▶ _PASAJE_:
********************

2. En una celebración jubilar tan significativa, considero que es en verdad justo y necesario comprender cada vez más profundamente el valor de la vocación, que es un don de Dios que ha de hacerse fructificar viviendo “la radicalidad de la pobreza, unida a la confianza total en la Providencia divina”, fruto del encuentro personal y comunitario con el Señor en el desierto de la vida (cf. Os 2, 16). En el convento de san Damián, Clara practicó de modo heroico las virtudes que deberían distinguir a todo cristiano: la humildad, el espíritu de piedad y de penitencia, y la caridad. Aunque era la superiora, ella quería servir personalmente a las hermanas enfermas, dedicándose incluso a tareas muy humildes, pues la caridad supera toda resistencia y quien ama hace todos los sacrificios con alegría.
3. En la liturgia de la palabra de esta hermosa celebración hemos escuchado el texto comúnmente conocido como “la parábola de la vid y los sarmientos” (cf. Jn 15,4-10). Pensando en santa Clara y en su obra hoy que celebramos 800 años de su existencia, podemos comprender lo que significa vivir como sarmientos de la verdadera vid, que es Cristo, y dar fruto. El evangelio de hoy nos evoca la imagen de esa planta, que en Oriente crece lozana y es símbolo de fuerza y vida, y también una metáfora de la belleza y el dinamismo de la comunión de Jesús con sus discípulos y amigos, con nosotros. En la parábola de la vid, Jesús no dice: “Ustedes son la vid”, sino: “Yo soy la vid, ustedes los sarmientos” (Jn 15, 5). Y esto significa: “Así como los sarmientos están unidos a la vid, de igual modo ustedes me pertenecen. Pero, perteneciendo a mí, pertenecen también unos a otros”. Y este pertenecerse uno a otro y a Él, no entraña un tipo cualquiera de relación teórica, imaginaria, simbólica, sino –casi me atrevería a decir– un pertenecer a Jesucristo en sentido biológico, plenamente vital. La Iglesia es esa comunidad de vida con Jesucristo y de uno para con el otro, que está fundada en el Bautismo y se profundiza cada vez más en la Eucaristía. “Yo soy la verdadera vid”; pero esto significa en realidad: “Yo soy ustedes y ustedes son yo”; una identificación inaudita del Señor con nosotros, con su Iglesia.
4. El Señor prosigue: “Permanezcan en mí, y yo en ustedes”. Como el sarmiento no puede dar fruto por sí, si no permanece en la vid, así tampoco ustedes, si no permanecen en mí… porque sin mí -separados de mí, podría traducirse también- no pueden hacer nada” (Jn 15, 4. 5b). Cada uno de nosotros ha de afrontar una decisión a este respecto. El Señor nos dice de nuevo en su parábola lo seria que ésta es: “Al que no permanece en mí lo tiran fuera como el sarmiento, y se seca; luego recogen los sarmientos desechados, los echan al fuego y allí se queman” (cf. Jn 15, 6). Sobre esto, comenta san Agustín: “El sarmiento ha de estar en uno de esos dos lugares: o en la vid o en el fuego; si no está en la vid estará en el fuego. Permaneced, pues, en la vid para libraros del fuego” (In Ioan. Ev. Tract., 81, 3 [PL 35, 1842]).

********************

▶ _INFORMACIÓN PROPORCIONADA_:
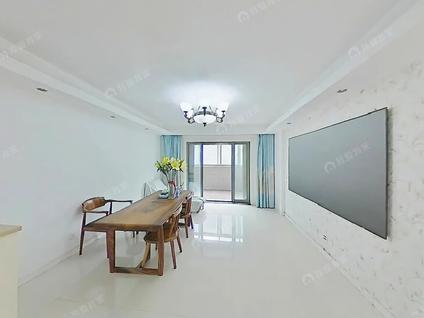 上海尚东国际名园3室2厅142.24平低楼层/共8层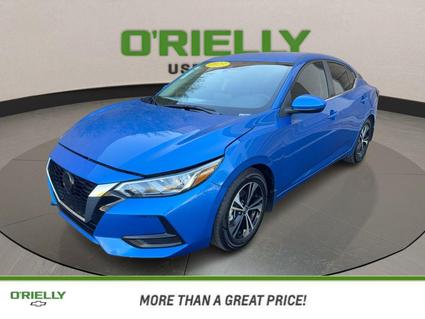 2023 Nissan Sentra Tucson AZ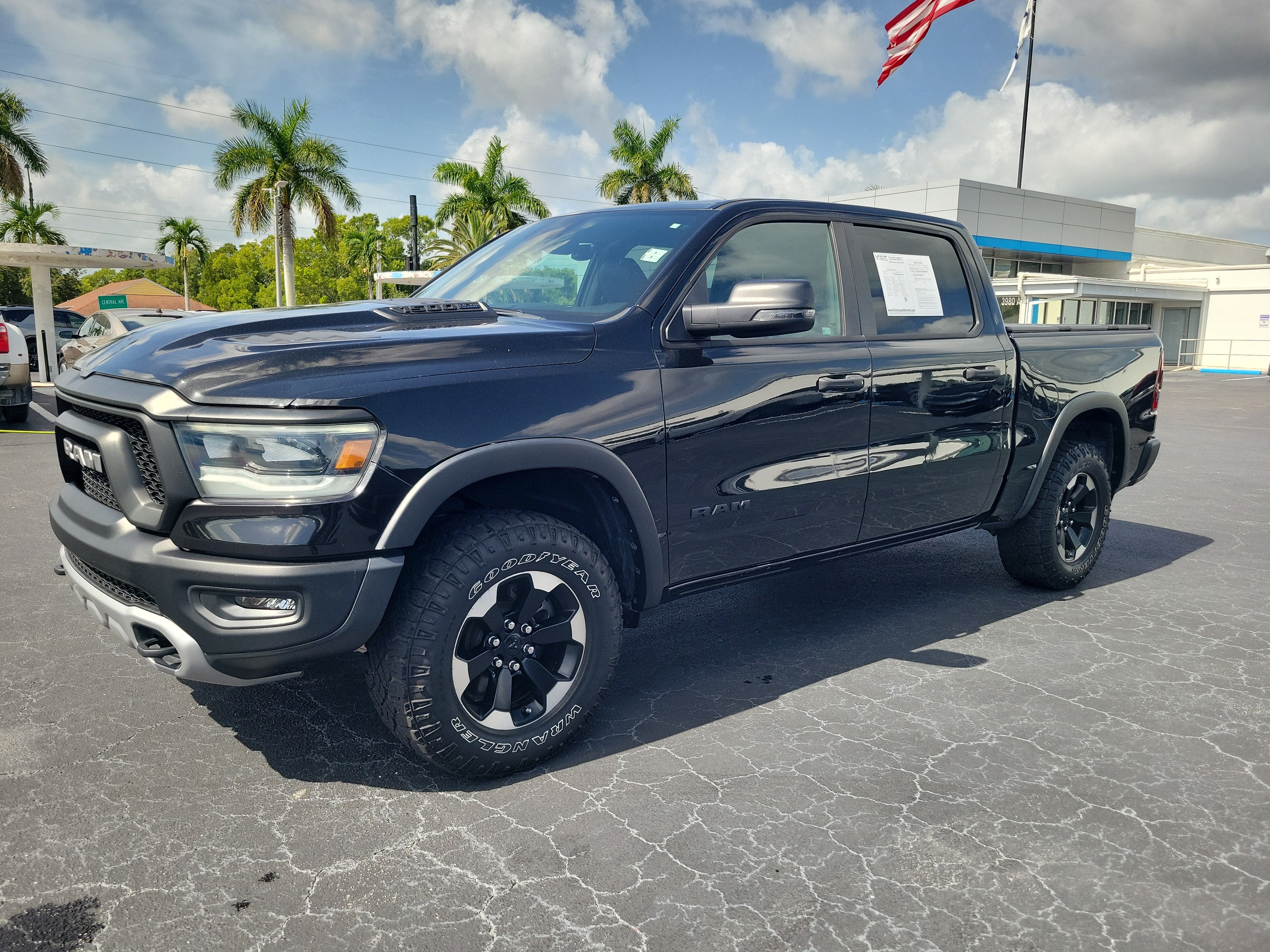 2024 RAM 1500 Rebel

********************

▶ _SOBRE LA TAREA_:
Según el pasaje sobre santa Clara, ¿qué virtudes practicó Clara de modo heroico en el convento de san Damián?

▶ _SOLUCIÓN ESCRITA_:
La humildad, el espíritu de piedad y de penitencia, y la caridad.